Aussi, MESSIEURS, comment eût-il été possible de ne se rendre pas aux volontés d’un Prince juste et équitable, qui, renonce à ses propres intérêts et qui a plus de soin de la sûreté, de l’honneur, et de la satisfaction de ses ennemis, que de ses propres avantages. On dirait qu’il est le Père commun de toute, l’Europe. Il est vrai qu’il a agi avec fermeté pour ses amis opprimés ; il a rompu les injustes fers des Princes ; il a mis Cologne à la raison ; il a ramené ce vaillant, mais que l’on peut dire ingrat, Electeur dans ses propres Etats, qu’il avait depuis peu si libéralement augmentés du fruit de ses propres Conquêtes ; il a ouvert les portes de Stettin, et rendu la Pomeranie à la Suède. Mais considérez d’un autre côté, avec quelle bonté il s’oublie soi-même, pour songer à guérir la jalousie des uns, et à réparer les pertes des autres. Il se remet en deçà des limites qu’il avait passées de si loin ; il redonne des places, et rend tout un pays, que ses conquêtes avoient traversé d’une manière que ce qui en restait ne pouvait subsister que par lui. Il offre de rétablir le Duc de Lorraine ; il laisse à l’Empereur le choix entre deux places : et c’est ainsi que fidèle à ses amis, juste et plein de bonté pour ses ennemis, désintéressé et facile pour ce qui le touche, il trouve le secret d’apaiser une cruelle guerre, en réparant les dommages des uns, en donnant tout aux autres, et se contentant pour lui d’une partie de ses Conquêtes, mais se réservant sur tout la gloire qui suit une action si noble et si généreuse.

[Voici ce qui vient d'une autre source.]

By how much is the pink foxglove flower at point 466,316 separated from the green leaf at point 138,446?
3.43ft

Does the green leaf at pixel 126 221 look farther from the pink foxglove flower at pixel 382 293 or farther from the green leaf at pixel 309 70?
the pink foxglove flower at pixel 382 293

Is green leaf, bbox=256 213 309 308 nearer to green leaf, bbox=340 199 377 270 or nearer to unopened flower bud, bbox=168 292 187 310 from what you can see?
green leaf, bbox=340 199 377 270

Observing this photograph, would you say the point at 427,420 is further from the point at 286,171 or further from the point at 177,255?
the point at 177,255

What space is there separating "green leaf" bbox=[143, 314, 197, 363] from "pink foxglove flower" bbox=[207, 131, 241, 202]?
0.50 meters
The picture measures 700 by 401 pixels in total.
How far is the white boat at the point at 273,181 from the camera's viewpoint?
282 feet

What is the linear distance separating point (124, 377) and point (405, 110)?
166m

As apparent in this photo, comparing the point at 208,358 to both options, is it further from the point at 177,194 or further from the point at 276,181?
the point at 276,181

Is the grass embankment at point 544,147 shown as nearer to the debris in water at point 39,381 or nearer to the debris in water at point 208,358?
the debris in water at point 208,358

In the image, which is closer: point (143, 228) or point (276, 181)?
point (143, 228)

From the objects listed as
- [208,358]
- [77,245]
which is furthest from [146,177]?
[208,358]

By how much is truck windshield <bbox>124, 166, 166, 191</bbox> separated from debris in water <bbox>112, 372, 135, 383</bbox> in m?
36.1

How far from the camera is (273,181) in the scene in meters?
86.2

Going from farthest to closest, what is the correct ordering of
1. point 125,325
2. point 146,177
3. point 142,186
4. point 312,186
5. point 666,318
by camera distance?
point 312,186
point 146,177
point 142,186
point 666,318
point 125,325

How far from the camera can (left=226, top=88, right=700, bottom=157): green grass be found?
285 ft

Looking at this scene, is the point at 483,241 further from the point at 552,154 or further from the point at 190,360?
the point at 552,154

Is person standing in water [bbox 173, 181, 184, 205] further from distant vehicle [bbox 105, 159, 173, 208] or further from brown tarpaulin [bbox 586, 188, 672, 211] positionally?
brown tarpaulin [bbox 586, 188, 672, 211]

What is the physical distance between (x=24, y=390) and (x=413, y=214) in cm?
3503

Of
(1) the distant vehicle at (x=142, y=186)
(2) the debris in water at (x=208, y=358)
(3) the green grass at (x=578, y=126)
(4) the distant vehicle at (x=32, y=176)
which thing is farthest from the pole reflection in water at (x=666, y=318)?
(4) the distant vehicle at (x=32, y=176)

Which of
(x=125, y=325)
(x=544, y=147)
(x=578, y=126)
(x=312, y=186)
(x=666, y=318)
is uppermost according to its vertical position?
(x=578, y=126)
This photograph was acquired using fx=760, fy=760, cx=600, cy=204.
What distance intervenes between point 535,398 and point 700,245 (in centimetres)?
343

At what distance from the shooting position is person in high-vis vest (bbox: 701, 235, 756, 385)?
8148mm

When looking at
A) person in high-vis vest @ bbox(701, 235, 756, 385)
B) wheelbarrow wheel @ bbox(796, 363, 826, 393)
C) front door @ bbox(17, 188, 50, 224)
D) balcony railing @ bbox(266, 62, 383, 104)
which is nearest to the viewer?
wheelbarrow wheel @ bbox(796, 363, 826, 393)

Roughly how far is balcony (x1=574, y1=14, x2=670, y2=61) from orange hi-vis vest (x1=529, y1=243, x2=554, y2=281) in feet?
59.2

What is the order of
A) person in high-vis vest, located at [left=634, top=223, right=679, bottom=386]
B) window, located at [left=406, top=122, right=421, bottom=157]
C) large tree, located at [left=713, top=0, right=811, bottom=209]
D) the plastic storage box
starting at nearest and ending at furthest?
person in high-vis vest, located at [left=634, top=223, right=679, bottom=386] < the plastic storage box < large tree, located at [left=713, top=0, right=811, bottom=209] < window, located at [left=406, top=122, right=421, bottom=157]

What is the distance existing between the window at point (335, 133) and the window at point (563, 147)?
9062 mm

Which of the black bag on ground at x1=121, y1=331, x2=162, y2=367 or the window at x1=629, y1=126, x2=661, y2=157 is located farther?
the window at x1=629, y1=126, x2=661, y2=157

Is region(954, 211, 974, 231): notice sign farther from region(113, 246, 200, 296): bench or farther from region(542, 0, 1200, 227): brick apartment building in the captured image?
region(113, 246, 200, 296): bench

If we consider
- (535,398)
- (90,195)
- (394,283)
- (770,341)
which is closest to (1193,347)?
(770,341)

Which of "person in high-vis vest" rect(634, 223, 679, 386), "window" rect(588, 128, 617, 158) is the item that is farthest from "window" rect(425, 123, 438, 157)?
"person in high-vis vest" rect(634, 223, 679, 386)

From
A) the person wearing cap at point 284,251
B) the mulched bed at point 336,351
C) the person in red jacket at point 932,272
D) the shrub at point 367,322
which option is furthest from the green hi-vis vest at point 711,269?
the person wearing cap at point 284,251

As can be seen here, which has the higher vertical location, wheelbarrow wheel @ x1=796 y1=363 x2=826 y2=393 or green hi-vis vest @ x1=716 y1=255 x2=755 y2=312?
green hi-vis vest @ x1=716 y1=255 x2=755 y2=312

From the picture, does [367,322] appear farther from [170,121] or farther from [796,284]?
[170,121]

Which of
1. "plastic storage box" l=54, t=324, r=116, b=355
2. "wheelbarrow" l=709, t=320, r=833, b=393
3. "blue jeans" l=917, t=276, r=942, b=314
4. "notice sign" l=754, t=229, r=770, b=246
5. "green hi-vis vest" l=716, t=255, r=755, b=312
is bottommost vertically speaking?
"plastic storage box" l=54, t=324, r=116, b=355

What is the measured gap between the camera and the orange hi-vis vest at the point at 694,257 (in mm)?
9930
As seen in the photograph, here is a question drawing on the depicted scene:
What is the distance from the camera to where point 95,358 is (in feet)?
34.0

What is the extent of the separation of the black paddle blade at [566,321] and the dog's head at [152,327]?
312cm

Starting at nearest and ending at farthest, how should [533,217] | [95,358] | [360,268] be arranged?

Elle vous demeurera toute entière cette gloire, Prince sage et valeureux et la mémoire n’en périra jamais. On verra plusieurs différents Traités, on y lira les noms des Médiateurs, des Plénipotentiaires, et des Ministres ; on y remarquera les différentes ratifications de plusieurs Souverains ; mais l’Histoire, mais les Panégyriques apprendront à nos neveux avec admiration, que tous ces Traités, ces noms, ces ratifications, sont de vains titres que vôtre bonté a tolérés, que vous seul avez été le Médiateur, et le Plénipotentiaire, que tant de Princes n’ont signé que pour reconnaître les dons de votre main libérale et pour se rassurer davantage de la crainte de vos armes ; Et qu’enfin ce grand ouvrage de la Paix a été conçu, et achevé par vôtre valeur, votre générosité, votre sagesse, et votre patience.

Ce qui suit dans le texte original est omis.